Classifier radtorch.classifier
ImageClassifier
Class for image classifier. This class acts as wrapper to train a selected model (either pytorch neural network or a sklearn classifier) using a dataset which can be either a radtorch ImageDataset
or VolumeDataset
.
Optionally, a specific train and validation pytorch dataloaders may be manually specified instead of using radtorch dataset objects.
Training a Pytroch Neural Network
If the model to train is a pytorch neural network, in addition to the model, ImageClassifier
expects a pytorch criterion/loss function, a pytorch optimizer and an optional pytorch scheduler.
Training an sklearn classifier
If the model to be trained is an sklearn classifier, ImageClassifier
performs feature extraction followed by training the model. Accordingly, ImageClassifier
expects a model architecture for the feature extraction process.
Creating multiple classifier objects using same model/neural network object
To ensure results consistency, a new instance of pytorch model/neural network object MUST be instatiated with every classifier object.
For example, Do this:
M =radtorch.model.Model(model_arch='vgg16', in_channels=1, out_classes=2)

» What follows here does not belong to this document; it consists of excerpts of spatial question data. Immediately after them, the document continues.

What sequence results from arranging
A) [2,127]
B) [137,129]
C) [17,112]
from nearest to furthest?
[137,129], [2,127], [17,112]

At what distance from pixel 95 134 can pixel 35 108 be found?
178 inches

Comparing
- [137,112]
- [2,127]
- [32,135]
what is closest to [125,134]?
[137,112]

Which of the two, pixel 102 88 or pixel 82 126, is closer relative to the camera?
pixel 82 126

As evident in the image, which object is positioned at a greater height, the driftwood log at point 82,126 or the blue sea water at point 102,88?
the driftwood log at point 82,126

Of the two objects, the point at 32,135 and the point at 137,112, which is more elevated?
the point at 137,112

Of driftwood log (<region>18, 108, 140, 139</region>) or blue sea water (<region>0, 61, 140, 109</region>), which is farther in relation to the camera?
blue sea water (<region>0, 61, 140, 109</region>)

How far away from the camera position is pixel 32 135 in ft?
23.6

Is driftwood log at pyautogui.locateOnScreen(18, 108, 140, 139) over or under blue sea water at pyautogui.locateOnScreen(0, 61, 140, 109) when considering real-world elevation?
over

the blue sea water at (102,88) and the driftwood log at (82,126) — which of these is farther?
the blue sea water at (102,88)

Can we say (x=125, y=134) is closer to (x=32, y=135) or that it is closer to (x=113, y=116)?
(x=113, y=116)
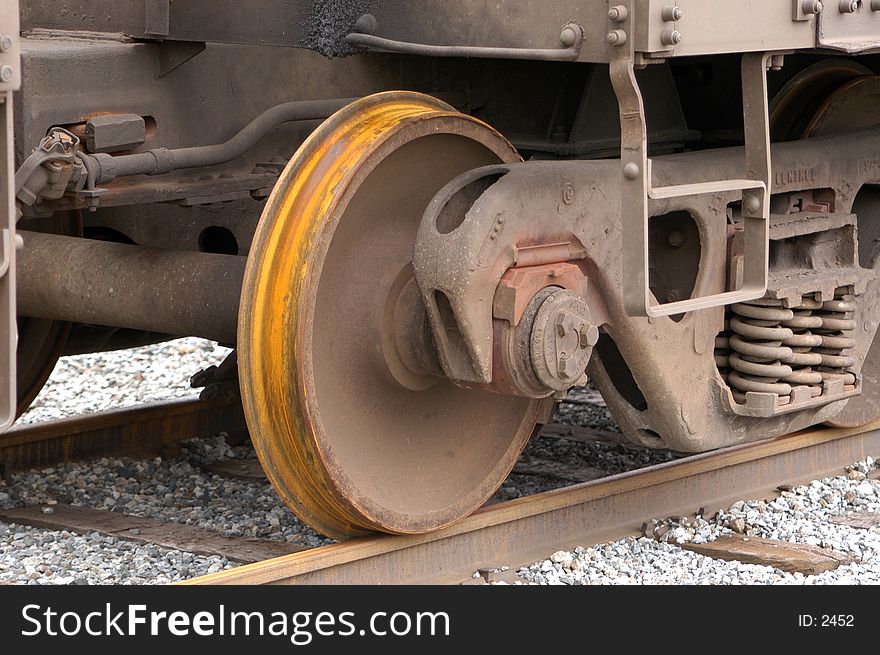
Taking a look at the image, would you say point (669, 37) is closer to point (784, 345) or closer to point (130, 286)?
point (784, 345)

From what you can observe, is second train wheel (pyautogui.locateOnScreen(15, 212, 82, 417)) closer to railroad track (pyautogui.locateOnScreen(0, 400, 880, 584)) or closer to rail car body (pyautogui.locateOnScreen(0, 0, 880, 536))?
railroad track (pyautogui.locateOnScreen(0, 400, 880, 584))

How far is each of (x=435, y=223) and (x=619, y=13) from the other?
0.82 metres

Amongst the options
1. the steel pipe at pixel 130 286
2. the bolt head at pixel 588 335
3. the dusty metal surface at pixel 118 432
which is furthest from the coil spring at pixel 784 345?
the dusty metal surface at pixel 118 432

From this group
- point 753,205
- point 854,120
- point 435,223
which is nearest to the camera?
point 435,223

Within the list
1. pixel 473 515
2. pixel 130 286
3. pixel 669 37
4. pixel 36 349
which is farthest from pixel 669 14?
pixel 36 349

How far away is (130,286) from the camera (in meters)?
4.87

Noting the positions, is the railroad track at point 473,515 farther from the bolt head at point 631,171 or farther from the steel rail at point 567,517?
the bolt head at point 631,171

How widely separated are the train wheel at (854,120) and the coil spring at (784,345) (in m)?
0.61

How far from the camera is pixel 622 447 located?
21.2 feet

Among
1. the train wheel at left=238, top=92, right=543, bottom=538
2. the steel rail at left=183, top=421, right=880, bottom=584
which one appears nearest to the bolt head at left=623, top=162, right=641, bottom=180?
the train wheel at left=238, top=92, right=543, bottom=538

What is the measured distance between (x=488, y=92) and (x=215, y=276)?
4.31 feet

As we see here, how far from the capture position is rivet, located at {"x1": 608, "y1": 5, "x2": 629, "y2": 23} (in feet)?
12.8

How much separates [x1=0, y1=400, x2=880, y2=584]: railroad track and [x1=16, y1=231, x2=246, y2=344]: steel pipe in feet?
2.31

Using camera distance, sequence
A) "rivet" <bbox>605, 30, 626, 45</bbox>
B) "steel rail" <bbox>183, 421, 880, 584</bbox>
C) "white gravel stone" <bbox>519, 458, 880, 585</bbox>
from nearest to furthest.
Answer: "rivet" <bbox>605, 30, 626, 45</bbox> < "steel rail" <bbox>183, 421, 880, 584</bbox> < "white gravel stone" <bbox>519, 458, 880, 585</bbox>
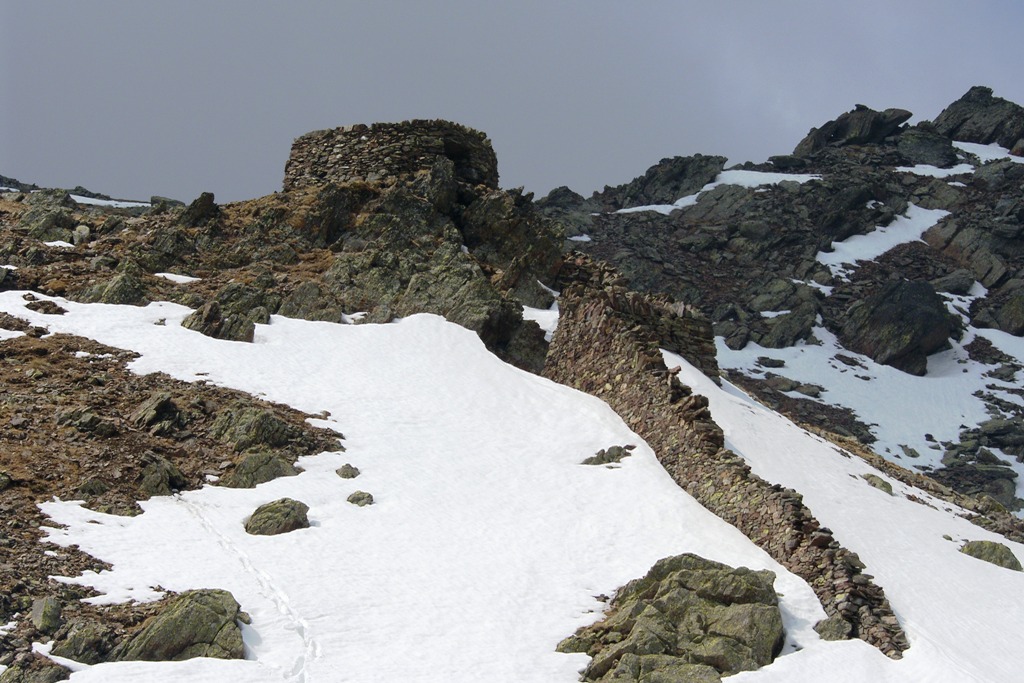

clf = radtorch.classifier.ImageClassifier(model=M, dataset=ds)
clf.fit(epochs=3)
M =radtorch.model.Model(model_arch='vgg16', in_channels=1, out_classes=2)
clf2 = radtorch.classifier.ImageClassifier(model=M, dataset=ds)
clf2.fit(epochs=3)
and Do NOT do this :
M =radtorch.model.Model(model_arch='vgg16', in_channels=1, out_classes=2)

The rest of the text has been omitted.